Через месяц Рахмат вернулся. Людмила надевает единственное нарядное серебристое платье, которое обтягивает её формы, и ощущает не страх, а дрожание. На церемонии, быстрой и без эмоций для служащих ЗАГСа, она увидела блеск обручальных колец, официальные формальности и ощущение нереальности происходящего.
После регистрации Рахмат вручил ей конверт с обещанными деньгами. В её руке ощущалась тяжесть решения, её отчаяния и новой роли. Затем он вынул из кармана маленькую бархатную коробочку, где лежала изящная золотая цепочка.
Это тебе подарок, тихо сказал он. Хотел купить кольцо, но не знал размер. Я не хочу уезжать. Хочу, чтобы ты стала моей женой.

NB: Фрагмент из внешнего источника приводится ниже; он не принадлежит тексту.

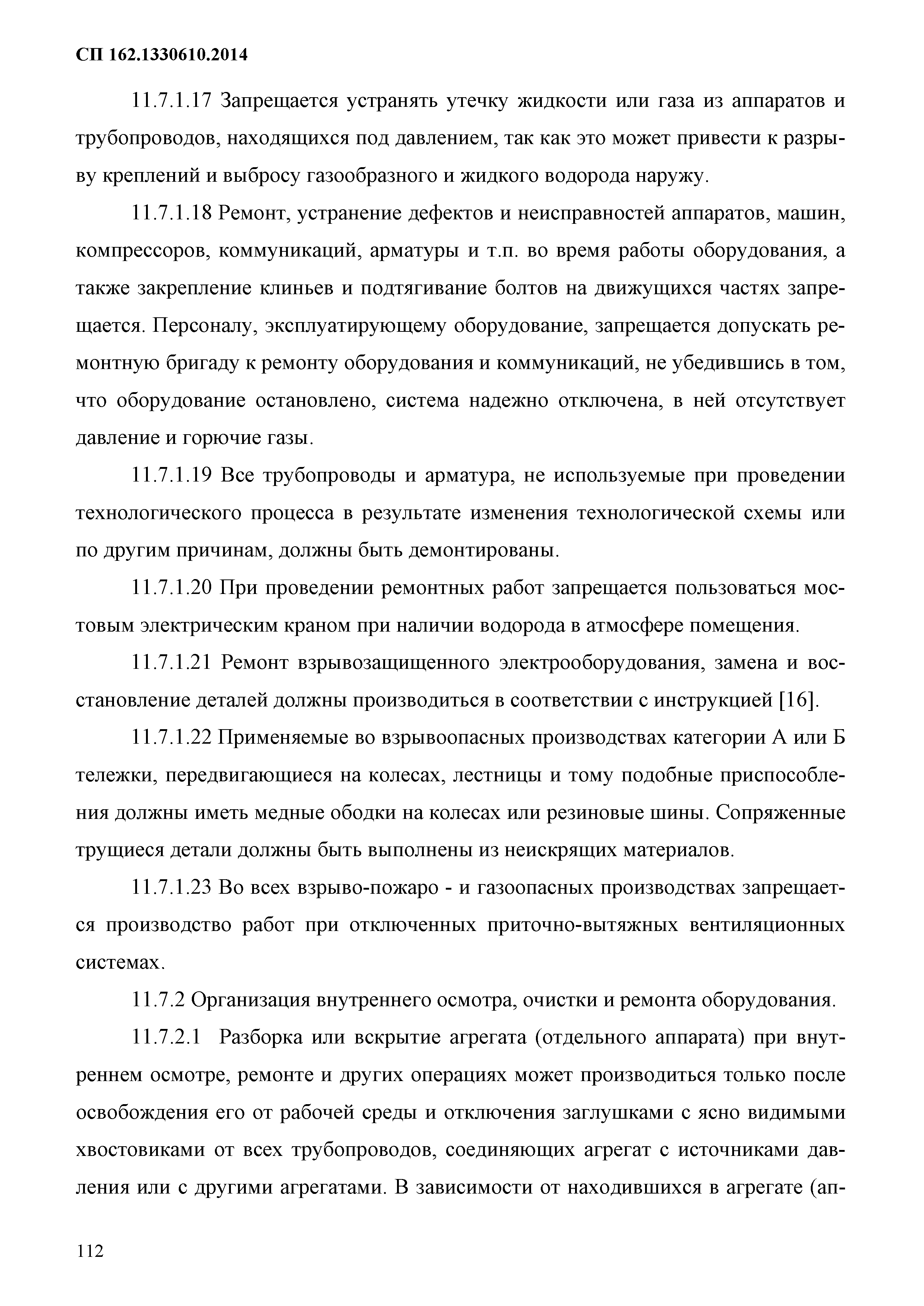 СП 162.1330610.2014

11.7.1.17 Запрещается устранять утечку жидкости или газа из аппаратов и трубопроводов, находящихся под давлением, так как это может привести к разрыву креплений и выбросу газообразного и жидкого водорода наружу.

11.7.1.18 Ремонт, устранение дефектов и неисправностей аппаратов, машин, компрессоров, коммуникаций, арматуры и т.п. во время работы оборудования, а также закрепление клиньев и подтягивание болтов на движущихся частях запрещается. Персоналу, эксплуатирующему оборудование, запрещается допускать ремонтную бригаду к ремонту оборудования и коммуникаций, не убедившись в том, что оборудование остановлено, система надежно отключена, в ней отсутствует давление и горючие газы.

11.7.1.19 Все трубопроводы и арматура, не используемые при проведении технологического процесса в результате изменения технологической схемы или по другим причинам, должны быть демонтированы.

11.7.1.20 При проведении ремонтных работ запрещается пользоваться мостовым электрическим краном при наличии водорода в атмосфере помещения.

11.7.1.21 Ремонт взрывозащищенного электрооборудования, замена и восстановление деталей должны производиться в соответствии с инструкцией [16].

11.7.1.22 Применяемые во взрывоопасных производствах категории А или Б тележки, передвигающиеся на колесах, лестницы и тому подобные приспособления должны иметь медные ободки на колесах или резиновые шины. Сопряженные трущиеся детали должны быть выполнены из неискрящих материалов.

11.7.1.23 Во всех взрыво-пожаро - и газоопасных производствах запрещается производство работ при отключенных приточно-вытяжных вентиляционных системах.

11.7.2 Организация внутреннего осмотра, очистки и ремонта оборудования.

11.7.2.1 Разборка или вскрытие агрегата (отдельного аппарата) при внутреннем осмотре, ремонте и других операциях может производиться только после освобождения его от рабочей среды и отключения заглушками с ясно видимыми хвостовиками от всех трубопроводов, соединяющих агрегат с источниками давления или с другими агрегатами. В зависимости от находившихся в агрегате (ап-

112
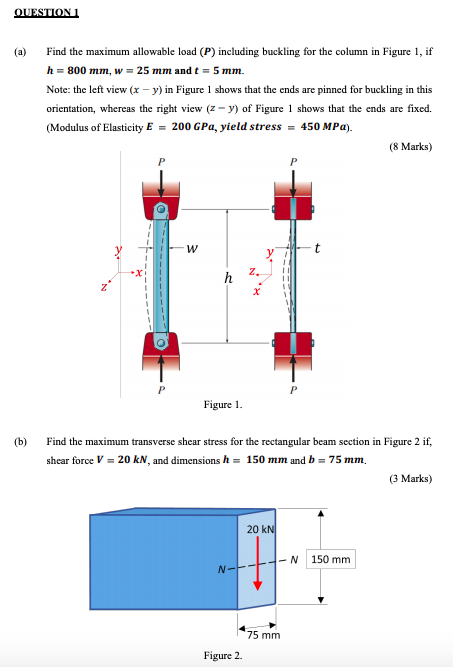 QUESTION 1

(a) Find the maximum allowable load ($P$) including buckling for the column in Figure 1, if $h = 800\ mm$, $w = 25\ mm$ and $t = 5\ mm$.

Note: the left view ($x - y$) in Figure 1 shows that the ends are pinned for buckling in this orientation, whereas the right view ($z - y$) of Figure 1 shows that the ends are fixed. (Modulus of Elasticity $E = 200\ GPa$, $yield\ stress = 450\ MPa$).

(8 Marks)

P
P
y
x
z
w
h
y
z
x
t
P
P

Figure 1.

(b) Find the maximum transverse shear stress for the rectangular beam section in Figure 2 if, shear force $V = 20\ kN$, and dimensions $h = 150\ mm$ and $b = 75\ mm$.

(3 Marks)

20 kN
N
N
150 mm
75 mm

Figure 2.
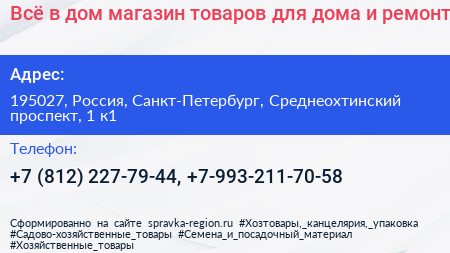 Всё в дом магазин товаров для дома и ремонт

Адрес:

195027, Россия, Санкт-Петербург, Среднеохтинский проспект, 1 к1

Телефон:

+7 (812) 227-79-44, +7-993-211-70-58

Сформированно на сайте spravka-region.ru #Хозтовары,_канцелярия,_упаковка #Садово-хозяйственные_товары #Семена_и_посадочный_материал #Хозяйственные_товары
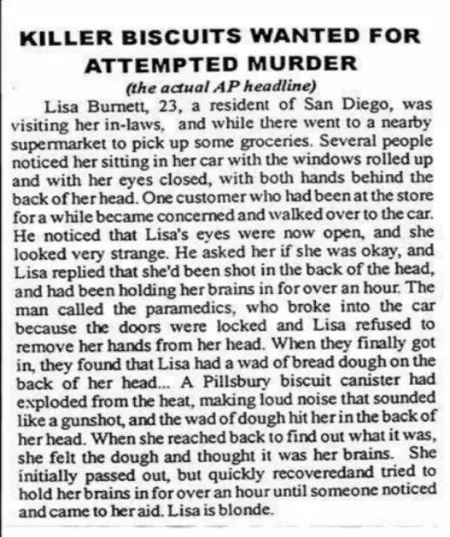 KILLER BISCUITS WANTED FOR ATTEMPTED MURDER

(the actual AP headline)

Lisa Burnett, 23, a resident of San Diego, was visiting her in-laws, and while there went to a nearby supermarket to pick up some groceries. Several people noticed her sitting in her car with the windows rolled up and with her eyes closed, with both hands behind the back of her head. One customer who had been at the store for a while became concerned and walked over to the car. He noticed that Lisa's eyes were now open, and she looked very strange. He asked her if she was okay, and Lisa replied that she'd been shot in the back of the head, and had been holding her brains in for over an hour. The man called the paramedics, who broke into the car because the doors were locked and Lisa refused to remove her hands from her head. When they finally got in, they found that Lisa had a wad of bread dough on the back of her head... A Pillsbury biscuit canister had exploded from the heat, making loud noise that sounded like a gunshot, and the wad of dough hit her in the back of her head. When she reached back to find out what it was, she felt the dough and thought it was her brains. She initially passed out, but quickly recoveredand tried to hold her brains in for over an hour until someone noticed and came to her aid. Lisa is blonde.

Людмила замерла, не в силах произнести ни слова. Он продолжил, глядя в её глаза:
За месяц я услышал твою душу по телефону. Она добра, как у моей матери. Моя мама умерла, она была второй женой отца, и он её любил. Я полюбил тебя, Людмила, понастоящему. Позволь остаться с тобой.
Это уже не фиктивный брак, а предложение сердца. Людмила, глядя в его серьёзные, печальные глаза, увидела в них уважение, признание и зарождающуюся нежность то, о чём давно перестала мечтать.
Рахмат уехал в столицу, но каждое путешествие домой стало встречей, а когда Людмила узнала, что ждёт ребёнка, он продал часть доли в совместном деле, купил подержанную «Газель» и вернулся в Зареченский навсегда, став извозчиком, возившим людей и грузы в районный центр. Его дело быстро пошло в гору благодаря трудолюбию и честности.
Сначала родился сын, а через три года второй. Два крепкие мальчика с отцовскими глазами и материнской улыбкой наполнили дом криками, смехом и запахом настоящей семейной жизни. Муж её, не курящий и не пьющий религиозные убеждения ему запрещали, был невероятно трудолюбив и смотрел на Людмилу с такой любовью, что соседки лишь завидовали. Разница в восемь лет растворилась в их взаимной привязанности, став незаметной.
Самая чудесная перемена коснулась Людмилы. Беременность, счастливый брак и забота о семьёй заставили её тело измениться. Лишний вес таял как лишняя скорлупа, раскрывая её истинную красоту. Она не сидела на диетах жизнь сама наполнилась движением, радостью, заботой. В её глазах зажегся блеск, а походка обрела уверенность.
Иногда, стоя у печи, которую теперь торжественно топил Рахмат, Людмила наблюдала за игравшими на ковре сыновьями и ловила тёплый, полный обожания взгляд мужа. Она вспоминала тот вечер, когда соседка принесла две тысячи рублей, и понимала, что самое большое чудо приходит не в виде молний, а в виде тихого стука в дверь, привносящего незнакомца с печальными глазами, который однажды подарил ей не фиктивный брак, а новую, настоящую жизнь.